Can someone help me in building the cron expression. I've a requirement where I need to run my Job on all the Saturdays at 9:00 AM in a year excluding 1st Saturday of the year.

I had tried with the below expression, but its not working..

0 0 9 ? 1 7#2,7#3,7#4 *, 0 0 9 ?  2-12 SAT *

• 0 0 9 ? 1 7#2,7#3,7#4 * - It means In the month of January run my job at 9:00 AM on 2nd,3rd,4th Saturdays. But the problem here is it is taking the Last saturday only (i.e. 7#4). In some tutorials I read that comma means it considers all the values but to my surprise it is considering only the last value)

• 0 0 9 ? 2-12 SAT * - It means from the month of February till December I need to run my job at 9:00 AM.
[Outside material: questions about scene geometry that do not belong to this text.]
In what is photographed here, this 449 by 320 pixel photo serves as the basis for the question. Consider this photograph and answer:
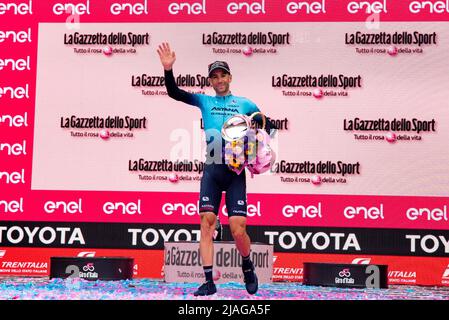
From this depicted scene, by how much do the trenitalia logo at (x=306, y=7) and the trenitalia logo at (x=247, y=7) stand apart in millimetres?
271

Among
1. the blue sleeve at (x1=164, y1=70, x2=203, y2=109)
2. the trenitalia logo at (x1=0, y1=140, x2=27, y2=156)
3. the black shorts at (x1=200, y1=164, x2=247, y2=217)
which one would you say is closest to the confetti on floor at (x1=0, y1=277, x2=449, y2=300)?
the black shorts at (x1=200, y1=164, x2=247, y2=217)

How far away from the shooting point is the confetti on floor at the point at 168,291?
5125 millimetres

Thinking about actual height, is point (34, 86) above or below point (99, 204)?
above

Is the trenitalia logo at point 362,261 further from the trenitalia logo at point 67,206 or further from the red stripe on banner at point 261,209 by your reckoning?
the trenitalia logo at point 67,206

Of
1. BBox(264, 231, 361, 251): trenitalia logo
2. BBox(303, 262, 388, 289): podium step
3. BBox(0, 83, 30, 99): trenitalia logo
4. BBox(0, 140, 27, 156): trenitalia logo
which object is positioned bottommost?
BBox(303, 262, 388, 289): podium step

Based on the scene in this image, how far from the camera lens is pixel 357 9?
270 inches

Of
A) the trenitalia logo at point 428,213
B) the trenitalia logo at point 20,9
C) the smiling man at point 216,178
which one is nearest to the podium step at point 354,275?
the trenitalia logo at point 428,213

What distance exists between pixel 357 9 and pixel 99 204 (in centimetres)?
326

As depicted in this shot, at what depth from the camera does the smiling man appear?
498 centimetres

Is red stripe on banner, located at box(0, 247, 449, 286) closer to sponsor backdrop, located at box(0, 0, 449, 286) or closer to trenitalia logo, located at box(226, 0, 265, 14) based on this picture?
sponsor backdrop, located at box(0, 0, 449, 286)

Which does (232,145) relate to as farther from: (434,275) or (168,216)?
(434,275)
I need to combine these 2 expressions in such a way it should satisfy my requirement.

Thanks In Advance

Answer 1

You need put compare in your program, not in cronjob. For example, in Unix shell script:

#!/usr/bin/env bash

date=$(date +%a)  
month=$(date +%m)
day=$($date +%e)  

if [ "$date" = "Sat" -a "$month" = "Jan" -a "$day" -lt 8 ];then
  echo "Doesn't run this script at 1st Saturday of the year."
  exit
fi

# put rest script

set the cronjob to run it only at 9am on Saturday

0 9 * * 6 YOUR_PROGRAM

Explanation:

  %a   locale's abbreviated weekday name (e.g., Sun)
  %b   locale's abbreviated month name (e.g., Jan)
  %e   day of month, space padded; same as %_d